From the line that has "class: Mammalia" down to the final line of the listing below, transcribe every line exactly, and only those.

THE DATA

-------------------------

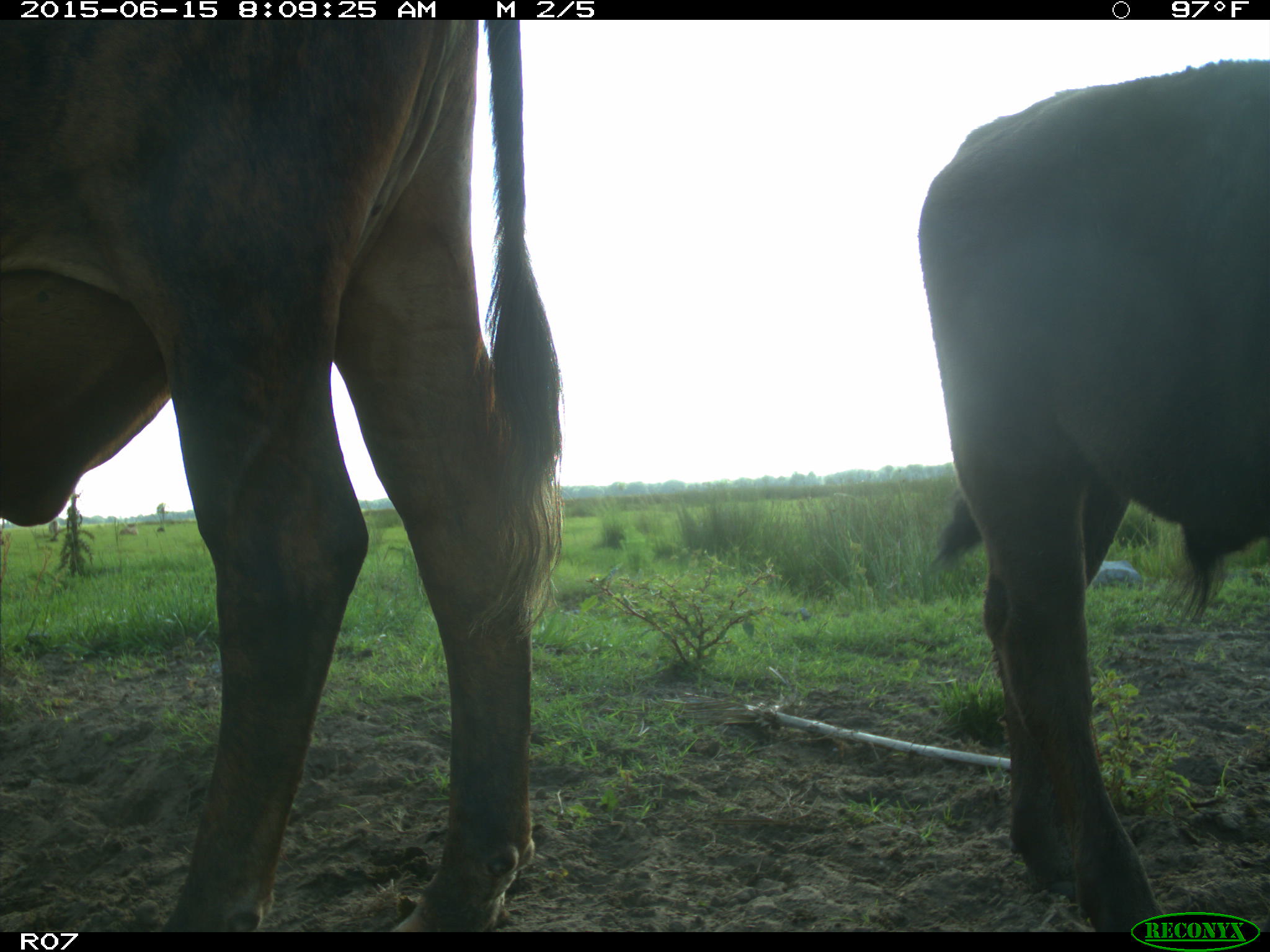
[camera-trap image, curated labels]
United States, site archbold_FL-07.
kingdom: Animalia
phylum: Chordata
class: Mammalia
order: Artiodactyla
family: Bovidae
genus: Bos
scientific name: Bos taurus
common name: domestic cow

-------------------------

ANSWER TO THIS TASK
class: Mammalia
order: Artiodactyla
family: Bovidae
genus: Bos
scientific name: Bos taurus
common name: domestic cow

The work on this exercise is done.